PETIKAN TEKS:
————————

KAYUAGUNG, fornews.co – Tak bisa menggarap puluhan hektare lahan yang menjadi “objek sengketa” dengan warga Desa Seriguna, Kecamatan Teluk Gelam, perwakilan warga Desa Sukapulih, Kecamatan Pedamaran, mengadukan hal ini ke Pemkab OKI.
Mantan Kades Sukapulih, Gumun saat mewakili warga beraudiensi dengan Pemkab OKI di Kantor Bupati OKI, Kamis (28/02) menyampaikan bahwa ada 100 kepala keluarga (KK) peserta transmigrasi Liposos Kementerian Sosial sejak tahun 1986 yang menempati Desa Sukapulih. Namun sejak saat itu, lahan-lahan yang seharusnya menjadi hak mereka untuk diolah tidak bisa digarap. Penyebabnya adalah karena warga Desa Sukapulih terus diganggu oleh sekelompok warga yang diduga merupakan warga Desa Seriguna saat akan menggarap lahan tersebut.
“Dari 100 hektare jatah untuk 100 kk bagi warga trans Sukapulih, hanya 30% yang bisa digarap lantaran sengketa dengan penduduk lokal. Padahal kami mempunyai surat sertifikat atas tanah tersebut yang dikeluarkan oleh Kantor Agraria Palembang kala itu,” ungkapnya.

————————

SOAL LATIHAN 1:
Jawab pertanyaan berikut berdasarkan berita sengketa lahan Sukapulih.
(a) Sejak tahun berapa 100 KK peserta transmigrasi Liposos Kementerian Sosial menempati Desa Sukapulih?
(b) Siapa yang mewakili warga saat beraudiensi dengan Pemkab OKI di Kantor Bupati OKI?
(c) Berapa persen dari 100 hektare jatah warga trans Sukapulih yang bisa digarap?
SOAL LATIHAN 2:
Teruskan berita sengketa lahan Sukapulih, mulai setelah kalimat terakhir yang tercantum.

CUPLIKAN SUMBER:

————————

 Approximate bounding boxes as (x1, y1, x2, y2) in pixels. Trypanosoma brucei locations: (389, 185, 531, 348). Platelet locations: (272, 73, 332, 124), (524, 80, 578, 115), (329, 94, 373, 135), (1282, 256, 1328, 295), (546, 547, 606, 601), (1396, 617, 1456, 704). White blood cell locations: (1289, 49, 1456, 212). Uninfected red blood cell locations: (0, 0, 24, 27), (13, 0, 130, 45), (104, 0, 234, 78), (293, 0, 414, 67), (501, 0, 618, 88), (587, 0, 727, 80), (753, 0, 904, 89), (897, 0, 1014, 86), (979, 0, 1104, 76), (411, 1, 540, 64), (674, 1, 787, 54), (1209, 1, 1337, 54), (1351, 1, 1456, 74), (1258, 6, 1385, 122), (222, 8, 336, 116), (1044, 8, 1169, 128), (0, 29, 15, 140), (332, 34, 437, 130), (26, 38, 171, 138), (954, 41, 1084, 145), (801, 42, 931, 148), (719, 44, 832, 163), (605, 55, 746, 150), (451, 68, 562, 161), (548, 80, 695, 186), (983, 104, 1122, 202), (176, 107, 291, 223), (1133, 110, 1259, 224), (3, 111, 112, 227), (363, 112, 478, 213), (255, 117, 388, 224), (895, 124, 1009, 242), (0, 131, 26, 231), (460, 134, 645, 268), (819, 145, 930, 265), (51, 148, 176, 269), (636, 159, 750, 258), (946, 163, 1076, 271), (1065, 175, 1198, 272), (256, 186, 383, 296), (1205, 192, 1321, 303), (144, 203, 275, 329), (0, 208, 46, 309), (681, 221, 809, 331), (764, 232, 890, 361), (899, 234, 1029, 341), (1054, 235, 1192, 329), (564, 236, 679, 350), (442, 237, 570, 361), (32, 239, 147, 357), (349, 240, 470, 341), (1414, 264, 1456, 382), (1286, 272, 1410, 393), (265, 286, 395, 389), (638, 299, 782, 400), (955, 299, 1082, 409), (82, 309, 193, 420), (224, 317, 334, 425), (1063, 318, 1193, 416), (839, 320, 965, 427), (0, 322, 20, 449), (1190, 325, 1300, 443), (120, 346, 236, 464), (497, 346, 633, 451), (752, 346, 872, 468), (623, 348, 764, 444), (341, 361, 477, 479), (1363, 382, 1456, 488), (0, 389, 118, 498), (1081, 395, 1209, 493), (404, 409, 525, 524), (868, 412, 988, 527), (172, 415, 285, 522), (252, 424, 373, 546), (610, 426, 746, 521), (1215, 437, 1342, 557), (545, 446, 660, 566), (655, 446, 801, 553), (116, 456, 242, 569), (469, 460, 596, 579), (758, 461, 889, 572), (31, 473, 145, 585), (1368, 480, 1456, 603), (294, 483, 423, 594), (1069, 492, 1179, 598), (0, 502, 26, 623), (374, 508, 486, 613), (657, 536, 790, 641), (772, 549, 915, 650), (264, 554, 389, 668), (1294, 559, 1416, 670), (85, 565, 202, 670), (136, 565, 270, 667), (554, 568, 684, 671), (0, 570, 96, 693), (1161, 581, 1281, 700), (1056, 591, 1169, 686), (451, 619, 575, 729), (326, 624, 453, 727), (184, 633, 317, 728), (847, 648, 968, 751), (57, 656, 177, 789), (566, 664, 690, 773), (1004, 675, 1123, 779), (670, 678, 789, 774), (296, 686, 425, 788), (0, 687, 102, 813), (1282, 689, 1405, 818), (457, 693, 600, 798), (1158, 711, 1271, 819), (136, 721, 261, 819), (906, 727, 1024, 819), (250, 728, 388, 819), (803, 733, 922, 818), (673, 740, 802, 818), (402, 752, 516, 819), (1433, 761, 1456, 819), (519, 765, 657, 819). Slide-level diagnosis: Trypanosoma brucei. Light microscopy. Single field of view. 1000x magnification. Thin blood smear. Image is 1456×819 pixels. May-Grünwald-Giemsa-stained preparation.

————————

JAWABAN YANG DIHARAPKAN 1:
(a) Sejak tahun 1986.
(b) Gumun, mantan Kades Sukapulih.
(c) Hanya 30%.

JAWABAN YANG DIHARAPKAN 2:
Sekian lama menunggu penyelesaian masalah ini namun tak kunjung selesai, sejumlah warga Desa Sukapulih mendatangi Pemkab OKI. Mereka berharap permasalahan ini bisa segera selesai dan warga bisa menggarap lahan mereka.
Sementara itu, Camat Pedamaran, Herkoles mengatakan, awalnya warga Sukapulih ini akan melakukan unjuk rasa, namun berkat pendekatan-pendekatan demo dibatalkan dan warga sepakat dipertemukan dengan Pemkab OKI.
“Setahu saya permasalahan ini sudah terjadi sejak tahun 2003, dan tahun 2007 (diselesaikan dengan) dilakukan pemasangan patok. Namun patok dihilangkan oleh oknum warga yang tidak setuju dengan tapal batas wilayah tersebut,” kata Herkoles.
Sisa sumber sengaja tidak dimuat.